In [None]:
import pandas as pd

In [None]:
movies = pd.read_csv('ml-latest-small/movies.csv')
ratings = pd.read_csv('ml-latest-small/ratings.csv')
tags = pd.read_csv('ml-latest-small/tags.csv')
tags.head()
del tags['timestamp']

row_0 = tags.iloc[0]
type(row_0)
print(row_0)

In [None]:
tags.isnull().any().any()
tags=tags.dropna()
tags.isnull().any().any()

In [None]:
t = movies.merge(tags, on='movieId', how='inner')
t.head()

In [None]:
avg_ratings= ratings.groupby('movieId', as_index=False).mean()
del avg_ratings['userId']
avg_ratings.head()

box_office = movies.merge(avg_ratings, on='movieId', how='inner')
box_office.tail()

is_highly_rated = box_office['rating'] >= 4.0
box_office[is_highly_rated][-5:]

In [None]:
movie_genres = movies['genres'].str.split('|', expand=True)
movie_genres['isComedy'] = movies['genres'].str.contains('Comedy')
movies['year'] = movies['title'].str.extract('.*\((.*)\).*', expand=True)

Train-test split
Along with the rating, there is also a timestamp column that shows the date and time the review was submitted. Using the timestamp column, we will implement our train-test split strategy using the leave-one-out methodology. For each user, the most recent review is used as the test set (i.e. leave one out), while the rest will be used as training data .

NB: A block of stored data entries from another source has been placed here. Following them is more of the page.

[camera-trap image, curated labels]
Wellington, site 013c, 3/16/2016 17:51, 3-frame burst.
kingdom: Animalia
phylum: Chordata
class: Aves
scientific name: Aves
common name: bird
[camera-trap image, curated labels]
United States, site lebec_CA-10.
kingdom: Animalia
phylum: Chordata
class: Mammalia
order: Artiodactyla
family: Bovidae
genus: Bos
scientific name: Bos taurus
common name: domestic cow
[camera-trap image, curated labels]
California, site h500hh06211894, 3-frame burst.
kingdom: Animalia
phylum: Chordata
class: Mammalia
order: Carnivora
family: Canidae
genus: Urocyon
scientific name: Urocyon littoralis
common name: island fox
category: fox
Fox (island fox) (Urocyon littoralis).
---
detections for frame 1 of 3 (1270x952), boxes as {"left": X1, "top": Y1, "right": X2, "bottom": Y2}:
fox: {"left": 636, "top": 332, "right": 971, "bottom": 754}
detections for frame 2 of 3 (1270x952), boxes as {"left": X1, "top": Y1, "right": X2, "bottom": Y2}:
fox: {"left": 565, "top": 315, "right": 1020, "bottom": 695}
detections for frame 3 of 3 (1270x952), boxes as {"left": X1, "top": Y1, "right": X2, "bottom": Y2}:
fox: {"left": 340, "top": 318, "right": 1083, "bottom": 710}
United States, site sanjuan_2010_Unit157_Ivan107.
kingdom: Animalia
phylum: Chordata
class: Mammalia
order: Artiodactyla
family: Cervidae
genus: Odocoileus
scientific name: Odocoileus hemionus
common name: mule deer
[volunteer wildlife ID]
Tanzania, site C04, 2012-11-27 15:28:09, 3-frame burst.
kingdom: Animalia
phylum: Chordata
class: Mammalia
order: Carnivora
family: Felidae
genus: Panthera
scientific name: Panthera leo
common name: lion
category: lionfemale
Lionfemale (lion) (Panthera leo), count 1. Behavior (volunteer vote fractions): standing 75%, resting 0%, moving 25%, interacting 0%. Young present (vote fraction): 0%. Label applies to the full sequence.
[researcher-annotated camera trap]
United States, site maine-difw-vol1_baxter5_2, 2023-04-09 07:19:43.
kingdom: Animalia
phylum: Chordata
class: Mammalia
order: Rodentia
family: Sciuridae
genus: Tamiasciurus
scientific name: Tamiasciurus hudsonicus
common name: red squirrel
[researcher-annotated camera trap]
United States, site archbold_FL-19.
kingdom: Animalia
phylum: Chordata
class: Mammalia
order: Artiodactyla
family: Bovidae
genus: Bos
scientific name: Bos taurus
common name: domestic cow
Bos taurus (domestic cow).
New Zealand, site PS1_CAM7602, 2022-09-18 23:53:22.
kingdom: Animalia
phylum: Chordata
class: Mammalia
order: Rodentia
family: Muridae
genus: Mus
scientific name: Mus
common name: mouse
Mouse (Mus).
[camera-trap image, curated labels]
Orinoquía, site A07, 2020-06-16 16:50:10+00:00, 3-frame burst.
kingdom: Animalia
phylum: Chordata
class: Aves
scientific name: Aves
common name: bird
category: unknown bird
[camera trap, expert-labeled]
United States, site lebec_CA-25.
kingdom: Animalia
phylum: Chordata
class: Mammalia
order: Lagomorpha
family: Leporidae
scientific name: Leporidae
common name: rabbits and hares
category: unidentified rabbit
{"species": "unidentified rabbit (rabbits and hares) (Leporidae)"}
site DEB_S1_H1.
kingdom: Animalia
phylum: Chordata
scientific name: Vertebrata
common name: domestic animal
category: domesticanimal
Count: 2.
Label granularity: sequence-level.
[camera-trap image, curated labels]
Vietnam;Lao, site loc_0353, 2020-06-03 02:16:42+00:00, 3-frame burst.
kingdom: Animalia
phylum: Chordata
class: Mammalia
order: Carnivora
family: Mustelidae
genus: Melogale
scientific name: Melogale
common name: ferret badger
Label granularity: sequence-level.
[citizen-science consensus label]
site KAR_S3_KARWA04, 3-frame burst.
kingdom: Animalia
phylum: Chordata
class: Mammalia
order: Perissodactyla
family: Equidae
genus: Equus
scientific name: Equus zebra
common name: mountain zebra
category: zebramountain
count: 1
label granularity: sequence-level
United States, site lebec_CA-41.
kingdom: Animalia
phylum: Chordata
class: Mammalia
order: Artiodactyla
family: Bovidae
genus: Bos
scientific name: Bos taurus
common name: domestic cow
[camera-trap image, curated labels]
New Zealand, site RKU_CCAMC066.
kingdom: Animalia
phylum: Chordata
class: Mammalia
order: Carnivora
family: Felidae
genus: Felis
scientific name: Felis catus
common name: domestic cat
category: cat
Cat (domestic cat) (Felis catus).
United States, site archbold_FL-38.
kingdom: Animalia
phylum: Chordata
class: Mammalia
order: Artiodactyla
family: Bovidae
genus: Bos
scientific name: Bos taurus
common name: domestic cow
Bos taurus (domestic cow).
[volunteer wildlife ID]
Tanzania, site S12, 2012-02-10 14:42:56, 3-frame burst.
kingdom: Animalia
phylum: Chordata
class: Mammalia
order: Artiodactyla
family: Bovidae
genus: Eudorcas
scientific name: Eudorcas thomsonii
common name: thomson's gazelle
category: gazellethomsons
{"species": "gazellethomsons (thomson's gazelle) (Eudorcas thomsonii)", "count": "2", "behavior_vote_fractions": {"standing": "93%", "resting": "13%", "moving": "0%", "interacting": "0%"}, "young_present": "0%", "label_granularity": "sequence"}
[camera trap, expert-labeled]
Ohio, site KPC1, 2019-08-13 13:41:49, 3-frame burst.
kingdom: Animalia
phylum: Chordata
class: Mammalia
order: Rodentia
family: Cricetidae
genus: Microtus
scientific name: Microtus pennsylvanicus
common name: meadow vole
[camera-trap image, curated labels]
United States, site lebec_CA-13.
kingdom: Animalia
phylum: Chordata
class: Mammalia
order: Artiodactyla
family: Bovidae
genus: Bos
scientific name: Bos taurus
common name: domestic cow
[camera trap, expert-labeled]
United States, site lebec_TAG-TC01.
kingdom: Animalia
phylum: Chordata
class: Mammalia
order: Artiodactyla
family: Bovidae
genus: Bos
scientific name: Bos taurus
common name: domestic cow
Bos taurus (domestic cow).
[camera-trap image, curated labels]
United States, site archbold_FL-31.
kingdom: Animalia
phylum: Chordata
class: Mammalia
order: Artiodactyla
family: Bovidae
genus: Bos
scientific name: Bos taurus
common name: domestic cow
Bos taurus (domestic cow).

To illustrate this, the movies reviewed by user 39,849 is shown below. The last movie reviewed by the user is the 2014 hit movie Guardians of The Galaxy. We'll use this movie as the testing data for this user, and use the rest of the reviewed movies as training data.

In [None]:
ratings['rank_latest'] = ratings.groupby(['userId'])['timestamp'] \
                                .rank(method='first', ascending=False)

train_ratings = ratings[ratings['rank_latest'] != 1]
test_ratings = ratings[ratings['rank_latest'] == 1]

# drop columns that we no longer need
train_ratings = train_ratings[['userId', 'movieId', 'rating']]
test_ratings = test_ratings[['userId', 'movieId', 'rating']]

Converting the dataset into an implicit feedback dataset
As discussed earlier, we will train a recommender system using implicit feedback. However, the MovieLens dataset that we're using is based on explicit feedback. To convert this dataset into an implicit feedback dataset, we'll simply binarize the ratings such that they are are '1' (i.e. positive class). The value of '1' represents that the user has interacted with the item.

It is important to note that using implicit feedback reframes the problem that our recommender is trying to solve. Instead of trying to predict movie ratings (when using explicit feedback), we are trying to predict whether the user will interact (i.e. click/buy/watch) with each movie, with the aim of presenting to users the movies with the highest interaction likelihood.

We do have a problem now though. After binarizing our dataset, we see that every sample in the dataset now belongs to the positive class. However we also require negative samples to train our models, to indicate movies that the user has not interacted with. We assume that such movies are those that the user are not interested in - even though this is a sweeping assumption that may not be true, it usually works out rather well in practice.

The code below generates 4 negative samples for each row of data. In other words, the ratio of negative to positive samples is 4:1. This ratio is chosen arbitrarily but I found that it works rather well (feel free to find the best ratio yourself!)

In [None]:
import tqdm
train_ratings.loc[:, 'rating'] = 1

# Get a list of all movie IDs
all_movieIds = ratings['movieId'].unique()

# Placeholders that will hold the training data
users, items, labels = [], [], []

# This is the set of items that each user has interaction with
user_item_set = set(zip(train_ratings['userId'], train_ratings['movieId']))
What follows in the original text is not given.